“Very handsome and sprightly in appearance, the fair Suzanne was well instructed in sciences and languages. Her wit, beauty and erudition made her a prodigy and an object of universal admiration upon the occasion of her visits to her relations in Lausanne. Soon an intimate connection existed between Edward Gibbon and herself; he frequently accompanied her to stay at her mountain home at Grassy, while at Lausanne also they indulged in their dream of felicity. Edward loved the brilliant Suzanne with a union of desire, friendship, and tenderness, and was in later years proud of the fact that he was once capable of feeling such an exalted sentiment.
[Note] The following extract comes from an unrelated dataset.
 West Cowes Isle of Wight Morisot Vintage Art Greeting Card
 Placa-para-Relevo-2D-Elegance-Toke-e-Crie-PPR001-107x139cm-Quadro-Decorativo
There is no doubt that, had he been able to consult his own inclinations alone, Gibbon would have married Mademoiselle Curchod, but, the time coming when he was forced to return to his home in England his father declared that he would not hear of ‘such a strange alliance.’
“‘Thereupon,’ says Gibbon in his autobiography, ‘I yielded to my fate—sighed as a lover, obeyed as a son, and my wound was insensibly healed by time, absence and new habits of life.’
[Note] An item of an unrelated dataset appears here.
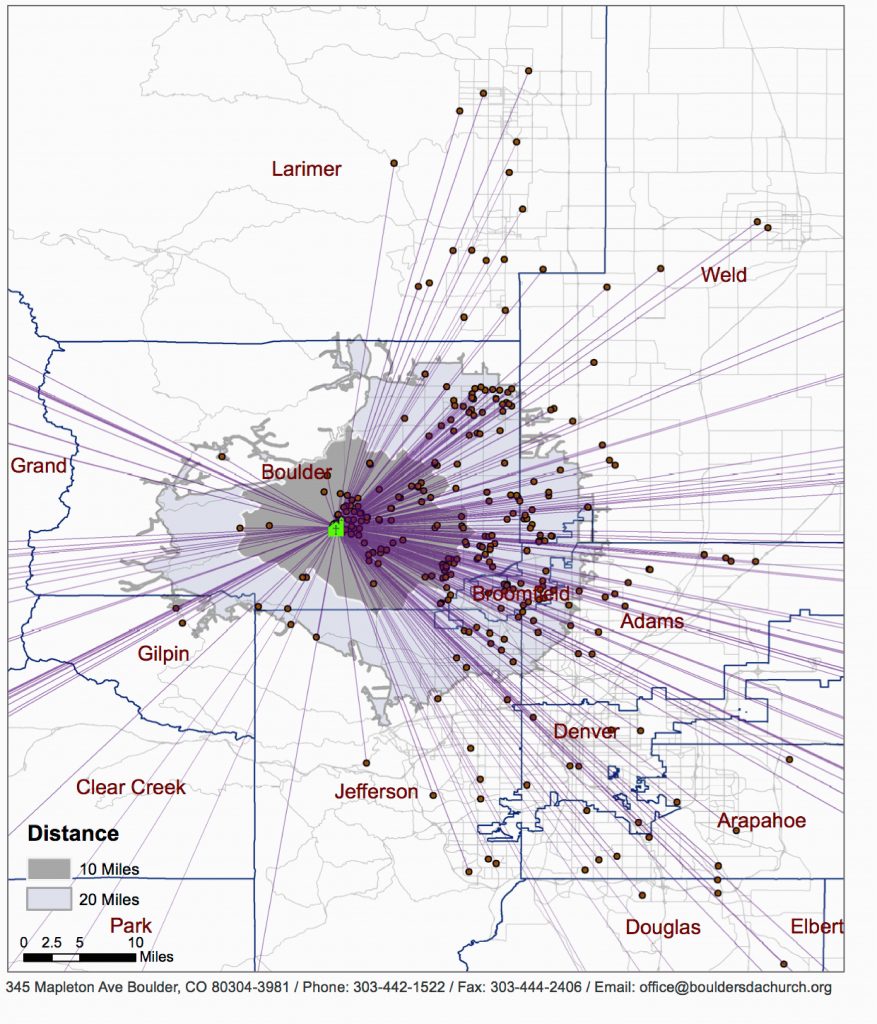 Loma Linda California Map | Secretmuseum - Loma Linda California Map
“These habits of life included four or five years’ service in the Hampshire Militia, in which corps Suzanne’s lover became a captain, the regiment being embodied during the period of the Seven Years’ War.
“Upon returning to Lausanne, at the age of twenty-six, in 1763, Edward Gibbon was warmly received by his old love, but he heard that she had been flirting with others, and notably with his friend M. Deyverdun. He himself, while now mixing with an agreeable society of twenty unmarried young ladies who, without any chaperons, mingled with a crowd of young men of all nations, also ‘lost many hours in dissipation.’
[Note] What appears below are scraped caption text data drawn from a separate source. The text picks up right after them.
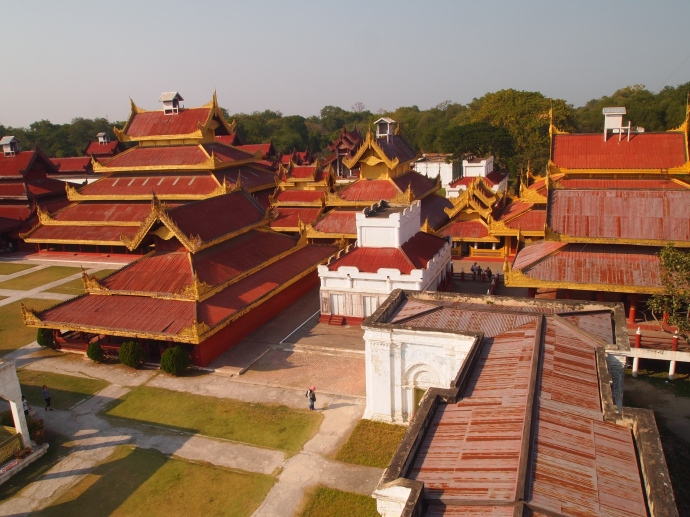 View of Mandalay Royal Palace from the watchtower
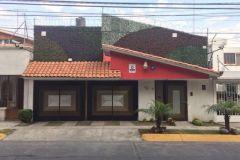 Foto de casa en renta en Las Arboledas, Atizapán de Zaragoza, México, 5336081,  no 01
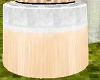 Wedding Leah Cake Table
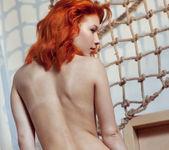 Ambre - Llade - Sex Art 8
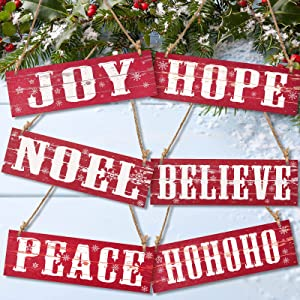 6 Pieces Christmas Wooden Decor Vintage Christmas Home Decor Rustic Wooden Wall Plaque Joy Peace Hohoho Hanging Ornament for Christmas Holiday Anniversary Birthday Party Home (Red Series)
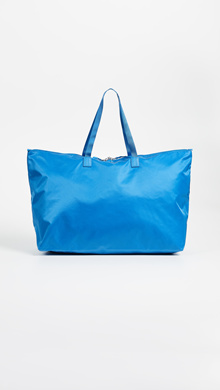 [Shipping from USA]Tumi Just In Case Tote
“He was not long in showing Suzanne that he no longer found her indispensable to his happiness, with the result that she assailed him, although in vain, with angry reproaches. Notwithstanding that she begged Gibbon to be her friend if no longer her lover, while vowing herself to be confiding and tender, he acted hard-heartedly and declined to return to his old allegiance, coldly replying: ‘I feel the dangers that continued correspondence may have for both of us.’
“It is impossible to feel otherwise than sorry for the brilliant Suzanne at this period, as although from her subsequent manœuvres it became evident that her principal object in life was to obtain a rich husband, from the manner in which she humiliated herself to him it is evident that she was passionately in love with the author of The Decline and Fall of the Roman Empire.
“Eventually the neglected damsel gave up the siege of an unwilling lover, while assuring her formerly devoted Edward that the day would come ‘when he would regret the irreparable loss of the too frank and tender heart of Suzanne Curchod.’
“Had the pair been united, one wonders what would have been the characteristics of the offspring of an English literary man like Gibbon, who became perhaps the world’s greatest historian, and a beautiful woman of mixed nationality, whose subsequent career, although gilded with riches and adorned with a position of power, displays nothing above the mediocre and commonplace.
“Edward Gibbon’s fame, which was not long in coming, was his own, and will remain for so long as a love of history and literature exists in the world, whereas that of Suzanne Curchod rests upon two circumstances—the first that she was once the sweetheart of Gibbon, the second that she was the mother of a Madame de Staël.
“When finally cast off by the Englishman, the Swiss Pastor’s daughter remembered that, if pretty, she was poor, and had her way to make in the world. She commenced to play fast and loose with a M. Correvon, a rich lawyer, whom she said she would marry ‘if she had only to live with him for four months in each year.’